Pipeline builders struggling to keep up with producers – by Shawn McCarthy (Globe and Mail – August 2, 2013)

The Globe and Mail is Canada’s national newspaper with the second largest broadsheet circulation in the country. It has enormous influence on Canada’s political and business elite.

OTTAWA — As pipeline companies and railways race to add capacity for moving oil and natural gas around North America, two concepts are key: “plumbing” and “market options.”

Until about eight years ago, the North American industry faced a predictable, undramatic pathway, with steady declines in conventional oil and gas production and a measured growth in the oil sands that would require only incremental increases in pipeline capacity. But in a few short years, that picture changed dramatically, as drilling advances resulted in booming gas and tight oil production and triple-digit prices fuelled increasingly by ambitious expansion plans in the oil sands.

But the plumbers have struggled to keep up. Until recently, there was a blockage at Cushing, Okla., that resulted in deep discounts for North American crude compared to international sources. While new pipelines and rail capacity have cleared that logjam, producers fear others will develop if new pipelines cannot be approved and built quickly enough.

The support for TransCanada Corp.’s Energy East proposal shows how desperate producers and refiners are to expand their market choices – for sellers to find potential buyers and for the customers to have as many sources of supply as possible. It comes down to basic economics: the more competition in the marketplace, the less pricing power one side has over the other.

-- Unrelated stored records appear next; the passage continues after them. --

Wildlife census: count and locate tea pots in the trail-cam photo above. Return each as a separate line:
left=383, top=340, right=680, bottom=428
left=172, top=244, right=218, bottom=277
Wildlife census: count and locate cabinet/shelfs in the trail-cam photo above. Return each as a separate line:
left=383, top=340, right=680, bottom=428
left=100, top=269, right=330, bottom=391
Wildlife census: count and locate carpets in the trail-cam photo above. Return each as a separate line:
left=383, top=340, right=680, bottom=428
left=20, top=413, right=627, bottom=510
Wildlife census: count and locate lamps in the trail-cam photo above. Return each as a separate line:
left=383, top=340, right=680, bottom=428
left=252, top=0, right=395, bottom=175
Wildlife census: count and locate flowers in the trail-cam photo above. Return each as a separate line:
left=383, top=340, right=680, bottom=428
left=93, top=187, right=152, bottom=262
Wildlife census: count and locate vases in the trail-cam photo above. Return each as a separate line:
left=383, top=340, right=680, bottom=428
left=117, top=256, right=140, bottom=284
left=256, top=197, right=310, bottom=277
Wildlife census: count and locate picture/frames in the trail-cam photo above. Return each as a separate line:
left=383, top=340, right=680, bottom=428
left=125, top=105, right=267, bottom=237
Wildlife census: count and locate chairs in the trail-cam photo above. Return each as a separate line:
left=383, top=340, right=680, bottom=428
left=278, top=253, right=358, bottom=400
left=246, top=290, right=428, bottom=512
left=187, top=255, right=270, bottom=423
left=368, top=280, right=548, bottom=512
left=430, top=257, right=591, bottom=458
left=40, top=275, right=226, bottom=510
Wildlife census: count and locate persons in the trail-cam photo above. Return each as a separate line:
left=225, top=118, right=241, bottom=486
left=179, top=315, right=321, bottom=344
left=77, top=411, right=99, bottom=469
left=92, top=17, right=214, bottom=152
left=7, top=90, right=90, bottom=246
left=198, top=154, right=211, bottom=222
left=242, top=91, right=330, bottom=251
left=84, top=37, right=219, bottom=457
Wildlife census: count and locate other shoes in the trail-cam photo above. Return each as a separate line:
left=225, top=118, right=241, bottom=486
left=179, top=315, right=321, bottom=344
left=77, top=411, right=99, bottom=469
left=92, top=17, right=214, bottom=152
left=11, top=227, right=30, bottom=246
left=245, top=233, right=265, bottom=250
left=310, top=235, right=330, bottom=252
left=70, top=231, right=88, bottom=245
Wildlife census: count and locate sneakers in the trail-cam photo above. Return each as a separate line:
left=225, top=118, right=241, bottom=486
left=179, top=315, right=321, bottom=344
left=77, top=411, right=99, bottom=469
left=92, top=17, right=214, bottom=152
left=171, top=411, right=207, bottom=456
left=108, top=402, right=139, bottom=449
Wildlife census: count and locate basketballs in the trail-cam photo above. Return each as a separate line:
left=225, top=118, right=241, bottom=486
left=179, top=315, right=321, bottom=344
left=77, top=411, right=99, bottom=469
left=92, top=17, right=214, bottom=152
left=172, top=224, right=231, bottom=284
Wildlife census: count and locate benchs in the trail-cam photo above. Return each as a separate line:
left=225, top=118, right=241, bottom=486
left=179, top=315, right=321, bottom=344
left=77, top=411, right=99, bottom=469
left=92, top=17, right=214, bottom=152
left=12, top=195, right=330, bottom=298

Faced with projections for staggering increases in crude production in North America, pipeline companies have responded with ambitious plans to connect markets with new oil and gas reserves that are currently not on the grid. In Canada alone, energy companies are proposing to add nearly four million barrels per day of pipeline capacity to markets to the east, west and south. That would support a projected increase in Canadian production to six million in 2025, up from 3.2 million barrels per day last year. In addition, the projected increase has supply growing by some 1.3 million barrels per day in the northern U.S.